Elixir ziołowy - kuracja przeciw wypadaniu włosów
SKŁAD : aminokwasy, witaminy, sulfopeptydy sojowe, ekstrakt z łopianu i żeń-szenia, ekstrakt z chmielu.
Producent obiecuje podtrzymanie metabolizmu cebulek włosów a co za tym idzie stymulację wzrostu i mniejsze wypadanie, poprawę równowagi lipidowej skóry głowy.
Zapach delikatny, ziołowy.

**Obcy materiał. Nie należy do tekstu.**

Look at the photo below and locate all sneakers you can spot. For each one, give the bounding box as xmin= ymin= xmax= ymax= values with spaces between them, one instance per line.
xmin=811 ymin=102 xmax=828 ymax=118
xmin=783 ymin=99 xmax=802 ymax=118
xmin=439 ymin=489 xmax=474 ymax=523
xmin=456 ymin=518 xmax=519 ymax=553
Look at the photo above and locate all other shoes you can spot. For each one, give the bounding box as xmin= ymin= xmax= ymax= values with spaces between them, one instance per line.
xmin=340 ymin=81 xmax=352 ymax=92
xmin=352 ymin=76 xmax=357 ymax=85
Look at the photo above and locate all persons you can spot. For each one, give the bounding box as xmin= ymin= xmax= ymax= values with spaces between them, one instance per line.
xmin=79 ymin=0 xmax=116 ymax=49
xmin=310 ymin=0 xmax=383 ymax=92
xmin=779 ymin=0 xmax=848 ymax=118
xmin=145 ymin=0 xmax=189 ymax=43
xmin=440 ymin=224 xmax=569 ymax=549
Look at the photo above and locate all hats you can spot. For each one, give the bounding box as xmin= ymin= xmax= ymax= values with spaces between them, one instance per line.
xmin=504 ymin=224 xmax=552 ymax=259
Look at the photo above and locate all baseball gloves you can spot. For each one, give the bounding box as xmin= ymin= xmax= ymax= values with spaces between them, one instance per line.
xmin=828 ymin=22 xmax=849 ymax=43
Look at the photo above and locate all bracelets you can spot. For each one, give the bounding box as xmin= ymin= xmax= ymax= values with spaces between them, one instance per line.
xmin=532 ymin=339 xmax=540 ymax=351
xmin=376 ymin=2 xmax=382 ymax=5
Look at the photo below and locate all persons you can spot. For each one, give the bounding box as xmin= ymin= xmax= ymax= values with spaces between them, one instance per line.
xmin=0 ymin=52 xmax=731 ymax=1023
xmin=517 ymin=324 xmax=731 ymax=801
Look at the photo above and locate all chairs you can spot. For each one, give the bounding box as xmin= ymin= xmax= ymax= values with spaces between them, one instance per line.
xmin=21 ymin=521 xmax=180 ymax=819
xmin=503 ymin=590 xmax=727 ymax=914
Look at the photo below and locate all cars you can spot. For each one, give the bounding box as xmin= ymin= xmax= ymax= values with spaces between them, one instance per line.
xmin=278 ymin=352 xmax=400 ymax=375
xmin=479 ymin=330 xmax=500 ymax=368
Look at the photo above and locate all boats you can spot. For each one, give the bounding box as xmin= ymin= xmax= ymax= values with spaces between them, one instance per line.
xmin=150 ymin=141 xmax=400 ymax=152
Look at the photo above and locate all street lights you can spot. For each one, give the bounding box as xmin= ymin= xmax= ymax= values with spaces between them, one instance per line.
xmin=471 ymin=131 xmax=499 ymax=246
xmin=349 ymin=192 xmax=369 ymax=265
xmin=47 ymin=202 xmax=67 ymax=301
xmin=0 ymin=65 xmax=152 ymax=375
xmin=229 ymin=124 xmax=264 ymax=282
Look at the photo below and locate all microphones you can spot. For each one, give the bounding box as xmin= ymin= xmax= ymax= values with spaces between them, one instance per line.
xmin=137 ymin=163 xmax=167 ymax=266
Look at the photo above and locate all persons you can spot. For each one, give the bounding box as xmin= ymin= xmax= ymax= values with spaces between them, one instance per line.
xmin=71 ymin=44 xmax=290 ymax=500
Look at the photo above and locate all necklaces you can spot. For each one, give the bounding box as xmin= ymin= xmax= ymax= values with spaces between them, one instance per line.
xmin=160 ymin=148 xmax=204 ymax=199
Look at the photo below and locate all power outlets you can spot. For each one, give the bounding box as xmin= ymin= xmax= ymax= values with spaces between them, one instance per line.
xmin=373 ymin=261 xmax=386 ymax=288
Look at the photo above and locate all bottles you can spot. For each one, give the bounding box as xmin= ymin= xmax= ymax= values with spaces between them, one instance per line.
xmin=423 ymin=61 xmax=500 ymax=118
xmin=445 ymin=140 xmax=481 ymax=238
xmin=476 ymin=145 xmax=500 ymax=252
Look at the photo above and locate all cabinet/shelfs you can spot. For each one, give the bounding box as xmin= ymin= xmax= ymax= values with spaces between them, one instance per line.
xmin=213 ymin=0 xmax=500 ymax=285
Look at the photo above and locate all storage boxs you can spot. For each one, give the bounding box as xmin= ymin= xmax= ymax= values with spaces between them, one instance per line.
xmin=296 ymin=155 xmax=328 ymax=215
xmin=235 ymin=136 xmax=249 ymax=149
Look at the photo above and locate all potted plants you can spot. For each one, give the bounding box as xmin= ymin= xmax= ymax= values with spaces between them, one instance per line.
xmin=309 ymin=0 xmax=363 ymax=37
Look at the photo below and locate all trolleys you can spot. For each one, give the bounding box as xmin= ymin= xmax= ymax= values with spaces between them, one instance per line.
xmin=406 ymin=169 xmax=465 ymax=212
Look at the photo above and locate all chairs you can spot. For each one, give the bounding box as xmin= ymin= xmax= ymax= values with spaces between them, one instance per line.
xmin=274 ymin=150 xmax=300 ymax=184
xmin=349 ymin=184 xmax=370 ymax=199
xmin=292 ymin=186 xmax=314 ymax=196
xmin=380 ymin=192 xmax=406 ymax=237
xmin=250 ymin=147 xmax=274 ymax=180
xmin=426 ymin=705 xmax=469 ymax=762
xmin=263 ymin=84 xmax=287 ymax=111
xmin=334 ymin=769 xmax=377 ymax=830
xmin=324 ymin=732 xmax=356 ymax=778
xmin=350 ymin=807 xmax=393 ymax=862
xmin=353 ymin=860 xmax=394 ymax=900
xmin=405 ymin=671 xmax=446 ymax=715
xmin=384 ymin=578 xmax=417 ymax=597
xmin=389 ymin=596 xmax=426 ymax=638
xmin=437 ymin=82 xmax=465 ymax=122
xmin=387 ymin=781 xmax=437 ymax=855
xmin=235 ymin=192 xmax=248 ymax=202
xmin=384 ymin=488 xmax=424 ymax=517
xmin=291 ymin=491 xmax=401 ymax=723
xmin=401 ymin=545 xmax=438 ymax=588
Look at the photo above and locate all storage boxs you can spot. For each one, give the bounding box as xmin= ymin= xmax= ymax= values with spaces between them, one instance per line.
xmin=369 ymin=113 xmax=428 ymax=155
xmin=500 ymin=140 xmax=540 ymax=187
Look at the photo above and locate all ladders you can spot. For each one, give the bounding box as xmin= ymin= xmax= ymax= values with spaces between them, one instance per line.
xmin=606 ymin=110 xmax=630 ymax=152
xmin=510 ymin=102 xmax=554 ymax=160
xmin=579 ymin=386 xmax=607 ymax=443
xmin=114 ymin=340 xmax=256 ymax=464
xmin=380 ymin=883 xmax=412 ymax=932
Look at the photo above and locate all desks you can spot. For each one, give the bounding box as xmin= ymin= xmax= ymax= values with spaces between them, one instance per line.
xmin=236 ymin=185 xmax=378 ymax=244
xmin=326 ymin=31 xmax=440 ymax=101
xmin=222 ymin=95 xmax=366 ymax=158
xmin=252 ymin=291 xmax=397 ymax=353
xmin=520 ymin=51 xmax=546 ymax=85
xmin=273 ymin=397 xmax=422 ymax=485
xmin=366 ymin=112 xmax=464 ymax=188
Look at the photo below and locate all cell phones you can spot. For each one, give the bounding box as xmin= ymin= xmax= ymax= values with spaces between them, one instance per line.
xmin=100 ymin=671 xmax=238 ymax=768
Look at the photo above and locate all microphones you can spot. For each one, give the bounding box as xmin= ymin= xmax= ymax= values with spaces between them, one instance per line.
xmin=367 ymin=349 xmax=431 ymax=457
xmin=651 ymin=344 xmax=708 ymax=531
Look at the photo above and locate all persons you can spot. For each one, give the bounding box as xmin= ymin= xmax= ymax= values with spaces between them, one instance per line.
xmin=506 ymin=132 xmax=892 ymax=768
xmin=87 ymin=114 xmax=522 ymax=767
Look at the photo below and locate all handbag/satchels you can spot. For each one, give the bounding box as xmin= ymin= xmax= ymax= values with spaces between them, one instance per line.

Wydajne opakowanie : nadal mam go prawie pół. Nie stosuję go codziennie, bo używam też innych kosmetyków, ale mimo tego widzę duże efekty.
Jedwab w płynie
Kolejnym kosmetykiem który zakupiłam dość niedawno był jedwab w płynie. Nigdy nie stosowałam jedwabiów ale postanowiłam spróbować. Czytałam na wizaz.pl dość dużo negatywnych opinii o tym produkcie, ale sama nie mogę na niego narzekać. Gdy chcę, żeby moje włosy ładnie wyglądały, na wilgotne włosy trochę go pryskam, wcześniej mocno wstrząsając buteleczką, żeby biała pianka wymieszała się z różowym płynem na dole.
Tego kosmetyku nie stosuje się dużo, zaledwie kilka psików. Podejrzewam że dużo negatywnych opinii jest stąd, że kobiety za dużo go psikają, przez co włosy wyglądają na tłuste lub podczas psikania trzymają przy samej głowie, co może powodować inne niepożądane rezultaty. A aplikacja powinna przypominać bardziej rozpylanie - czyli psikamy na włosy z pewnej odległości.
Ja nie mogę powiedzieć złego słowa - włosy zyskują zdrowy połysk, są miękkie i aksamitne w dotyku - czyli spełnia zadania, jakie powinien spełniać jedwab.
Zapach jest silniejszy niż w przypadku pierwszego produktu, ale mi się podoba - jest tak jakby ziołowy, trudno określić.
Słowa producenta : polecany do włosów długich, zniszczonych, matowych, trudnych do ułożenia. Regeneruje zniszczone włosy na powierzchni i w ich wnętrzu. Ułatwia rozczesywanie, zapobiega elektryzowaniu się włosów. Rewitalizuje, dając odczucie jedwabistości. wzmacnia, nawilża, wygładza i poprawia elastyczność. Zmniejsza efekt puszenia się włosów.
Mogę polecić ten produkt każdemu, kto chce poprawić szybko wygląd włosów, żeby ładnie błyszczały bez efektu przetłuszczenia i były miękkie w dotyku. Najważniejszy jest umiar - trzy psiki całkowicie wystarczą, nie należy przesadzać bo każdy kosmetyk w nadmiarze szkodzi.
SKŁAD : proteiny, chmiel, aloes.
Co mówi producent : proteiny wzmacniają strukturę włosów, aloes zmiękcza i nawilża naskórek, a chmiel zwalcza łojotok i wzmacnia cebulki włosów. W efekcie zmniejsza się częstotliwość mycia włosów, poprawia się ich kondycja i wzrasta podatność na układanie a skóra głowy w pełni oddycha.
Producent zaleca codzienne stosowanie. Ja codziennie nie stosuję, więc nie widzę efektu, żeby włosy przetłuszczały się mniej, jednak widzę że są bardziej podatne na układanie, bardziej elastyczne (a moje włosy to koszmar, więc efekt po użyciu mnie zadowala). Przy tym kosmetyku także bardzo ważny jest masaż głowy. Zapach podobny do poprzedniego produktu. Polecam kupić, bo działa korzystnie na włosy.
Z tej serii są też m.in.
* bio-lakier
* kaszmir w płynie
* keratyna w płynie
* nabłyszczacz do włosów
* rosa we włosach
Na pewno wypróbuję wiele z tych produktów, ponieważ uważam tą firmę za bardzo dobrą. Posiada tanie, naturalne i skuteczne kosmetyki do pielęgnacji włosów.